* 課題のねらい *
本文の「もちろんこの花を植えた理由は」で始まる段落を、主な事実を残して短い箇条書きにまとめてください。

* 本文 *
#####
二中のアンネのバラ
更新日:2020年6月4日
「Souvenir de Annefrank.f」(アンネの形見)について 令和2年6月3日
田無第二中学校の職員室と体育館の間に一本のバラが植えられています。このバラは特殊なバラで「アンネのバラ」と呼ばれているバラです。これは、平成10年5月に本校の校長だった廣瀬俊之先生と生徒会役員がともに植えたのものですが、残念ながらこのバラは途中で枯れてしまい、それ以来なくなっていました。
しかし、平成30年に行われた二中の開校60周年記念式典に参加された廣瀬俊之先生がこの状態を見られて、非常に残念に思い、すぐに二中に「アンネのバラ」を送ってくださいました。
二中の「アンネのバラ」4月終わりから5月最初の様子
アンネのバラはどんなバラ? どうしてつくられたの…?
「アンネのバラ」はつぼみの時は赤色で開花すると黄金色になり、時間の経過とともにサーモンピンクに変色し、やがて更に濃いピンクに変色するという具合に色が変わっていきます。
もちろんこの花を植えた理由はその美しさだけでなく、その由来にあります。「アンネのバラ」の正確な名称は「ス−ベニア.デ.アンネフランク.F」といわれるもので、『アンネの日記』を書いたユダヤ人少女アンネフランクに関わりのあるバラです。アンネが亡くなって、アンネが自然をこよなく愛していたこと、特にバラの花が好きだったことから、ベルギ−人の園芸家デルフォルゲ氏 によってアンネの没後15年経ってから新しいバラの品種として作られ、最後まで存命だったアンネの父オット−フランク氏にも贈られたものです。この花は平和、そして差別のない世界の象徴としての世界中に広まっているのです。
オレンジからサーモンピンクに花が変化していることが分かります。
どうやって日本に伝わったの?
#####
* 情報 *
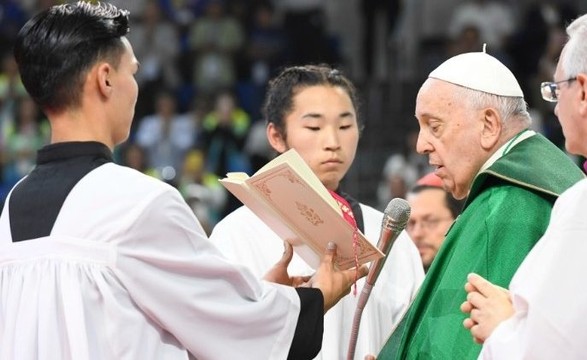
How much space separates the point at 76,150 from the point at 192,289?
514mm

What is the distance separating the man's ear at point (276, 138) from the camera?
501 cm

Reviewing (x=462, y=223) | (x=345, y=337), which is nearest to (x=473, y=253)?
(x=462, y=223)

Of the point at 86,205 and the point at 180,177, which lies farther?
the point at 180,177

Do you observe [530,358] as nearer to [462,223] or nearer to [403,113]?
[462,223]

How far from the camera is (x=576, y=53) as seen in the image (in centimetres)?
323

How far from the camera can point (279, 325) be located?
363 cm

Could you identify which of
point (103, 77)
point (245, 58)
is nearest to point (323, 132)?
point (103, 77)

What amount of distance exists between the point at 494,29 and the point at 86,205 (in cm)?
997

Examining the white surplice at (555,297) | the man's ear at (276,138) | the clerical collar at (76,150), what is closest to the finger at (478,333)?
the white surplice at (555,297)

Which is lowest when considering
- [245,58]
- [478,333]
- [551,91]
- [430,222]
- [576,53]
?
[245,58]

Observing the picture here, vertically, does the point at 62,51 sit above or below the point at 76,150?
above

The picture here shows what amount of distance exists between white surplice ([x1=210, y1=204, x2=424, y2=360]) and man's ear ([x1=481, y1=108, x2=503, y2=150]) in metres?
0.92

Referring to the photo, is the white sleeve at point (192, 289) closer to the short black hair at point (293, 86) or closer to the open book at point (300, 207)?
the open book at point (300, 207)

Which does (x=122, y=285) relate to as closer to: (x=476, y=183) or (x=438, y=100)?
(x=476, y=183)
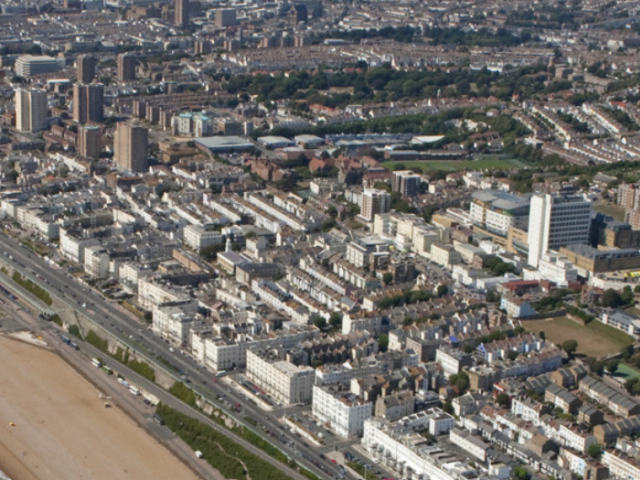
#####
* あなたの答え *
- この花を植えた理由は、美しさだけでなくその由来にある。
- 正確な名称は「ス−ベニア.デ.アンネフランク.F」で、『アンネの日記』を書いたユダヤ人少女アンネフランクに関わりのあるバラ。
- アンネが自然、特にバラの花を愛していたことから、ベルギ−人の園芸家デルフォルゲ氏が、アンネの没後15年経ってから新しい品種として作った。
- 最後まで存命だったアンネの父オット−フランク氏にも贈られた。
- 平和と差別のない世界の象徴として世界中に広まっている。